Tensorflow solution of NER task Using BiLSTM-CRF model with Google BERT Fine-tuning And private Server services

Overview

BERT-BiLSTM-CRF-NER

Tensorflow solution of NER task Using BiLSTM-CRF model with Google BERT Fine-tuning

使用谷歌的BERT模型在BLSTM-CRF模型上进行预训练用于中文命名实体识别的Tensorflow代码'

中文文档请查看https://blog.csdn.net/macanv/article/details/85684284 如果对您有帮助,麻烦点个star,谢谢~~

Welcome to star this repository!

The Chinese training data($PATH/NERdata/) come from:https://github.com/zjy-ucas/ChineseNER

The CoNLL-2003 data($PATH/NERdata/ori/) come from:https://github.com/kyzhouhzau/BERT-NER

The evaluation codes come from:https://github.com/guillaumegenthial/tf_metrics/blob/master/tf_metrics/__init__.py

Try to implement NER work based on google's BERT code and BiLSTM-CRF network! This project may be more close to process Chinese data. but other language only need Modify a small amount of code.
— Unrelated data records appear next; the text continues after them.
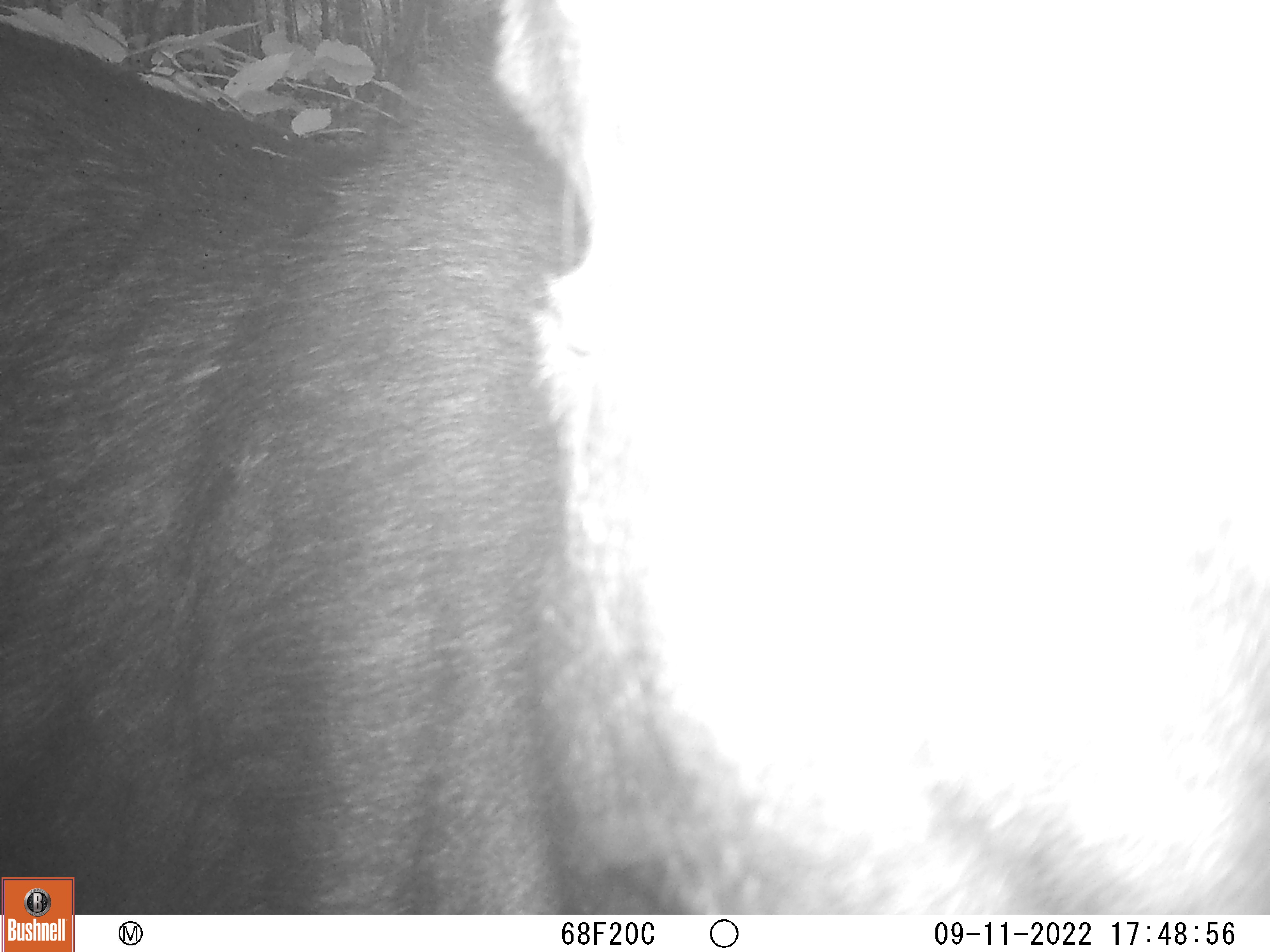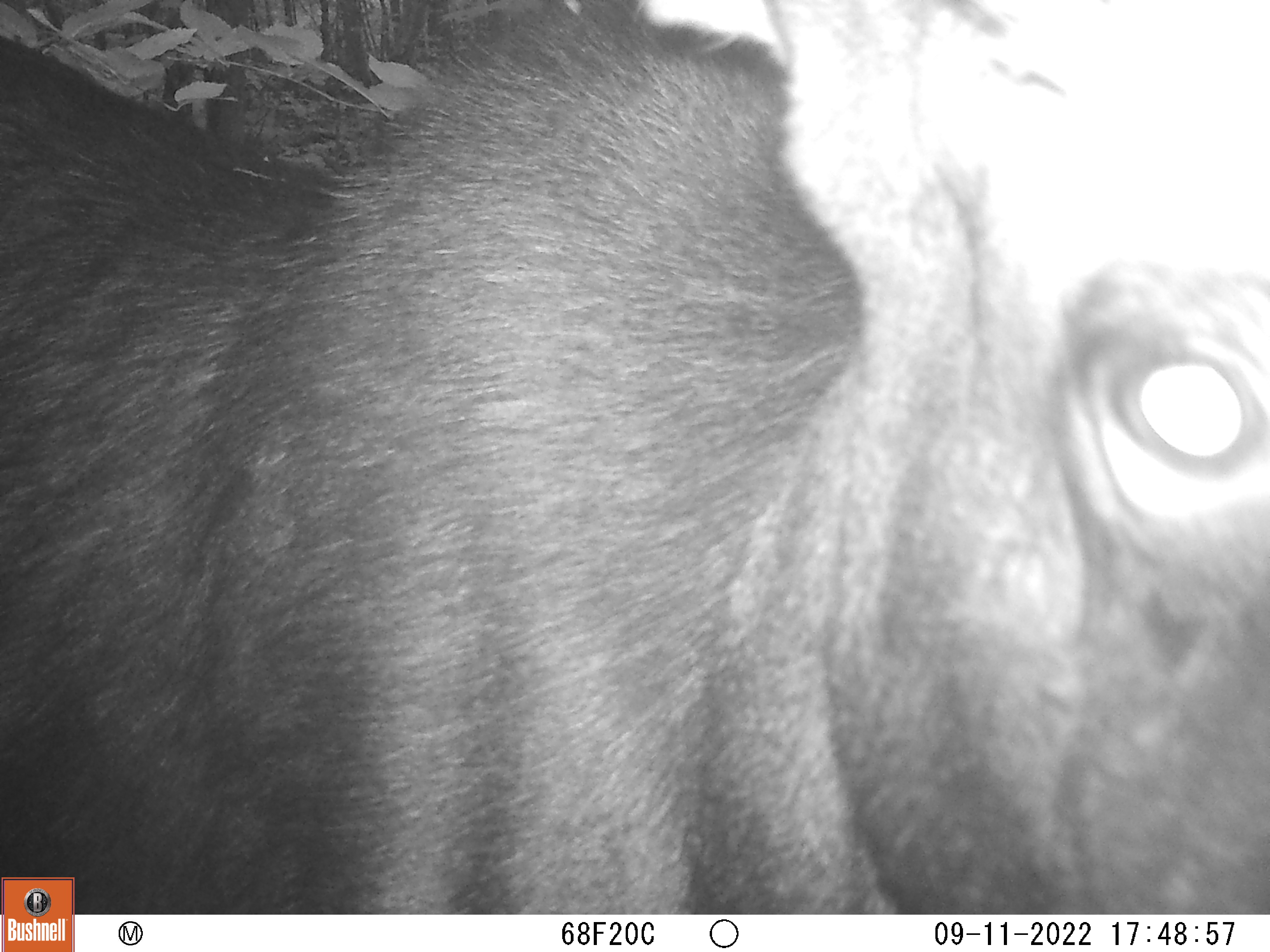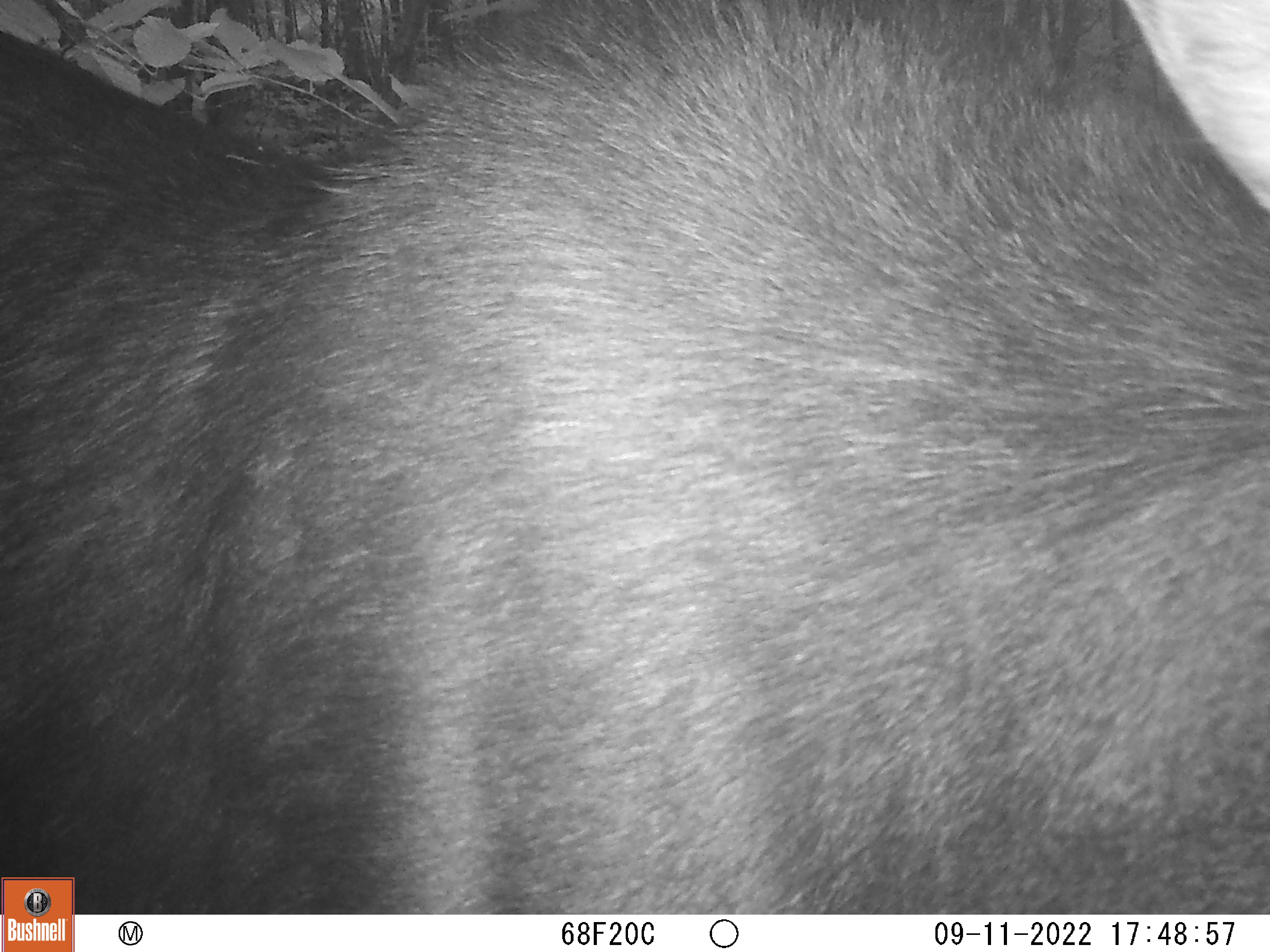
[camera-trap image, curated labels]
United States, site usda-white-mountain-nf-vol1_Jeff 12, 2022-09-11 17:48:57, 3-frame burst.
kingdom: Animalia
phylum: Chordata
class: Mammalia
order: Artiodactyla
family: Cervidae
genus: Alces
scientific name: Alces alces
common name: moose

THIS PROJECT ONLY SUPPORT Python3.
###################################################################

Download project and install

You can install this project by:

pip install bert-base==0.0.9 -i https://pypi.python.org/simple

OR

git clone https://github.com/macanv/BERT-BiLSTM-CRF-NER
cd BERT-BiLSTM-CRF-NER/
python3 setup.py install

if you do not want to install, you just need clone this project and reference the file of to train the model or start the service.

UPDATE:

  • 2020.2.6 add simple flask ner service code
  • 2019.2.25 Fix some bug for ner service
  • 2019.2.19: add text classification service
  • fix Missing loss error
  • add label_list params in train process, so you can using -label_list xxx to special labels in training process.

Train model:

You can use -help to view the relevant parameters of the training named entity recognition model, where data_dir, bert_config_file, output_dir, init_checkpoint, vocab_file must be specified.

bert-base-ner-train -help

train/dev/test dataset is like this:

海 O
钓 O
比 O
赛 O
地 O
点 O
在 O
厦 B-LOC
门 I-LOC
与 O
金 B-LOC
门 I-LOC
之 O
间 O
的 O
海 O
域 O
。 O

The first one of each line is a token, the second is token's label, and the line is divided by a blank line. The maximum length of each sentence is [max_seq_length] params.
You can get training data from above two git repos
You can training ner model by running below command:

bert-base-ner-train \
    -data_dir {your dataset dir}\
    -output_dir {training output dir}\
    -init_checkpoint {Google BERT model dir}\
    -bert_config_file {bert_config.json under the Google BERT model dir} \
    -vocab_file {vocab.txt under the Google BERT model dir}

like my init_checkpoint:

init_checkpoint = F:\chinese_L-12_H-768_A-12\bert_model.ckpt

you can special labels using -label_list params, the project get labels from training data.

# using , split
-labels 'B-LOC, I-LOC ...'
OR save label in a file like labels.txt, one line one label
-labels labels.txt

After training model, the NER model will be saved in {output_dir} which you special above cmd line.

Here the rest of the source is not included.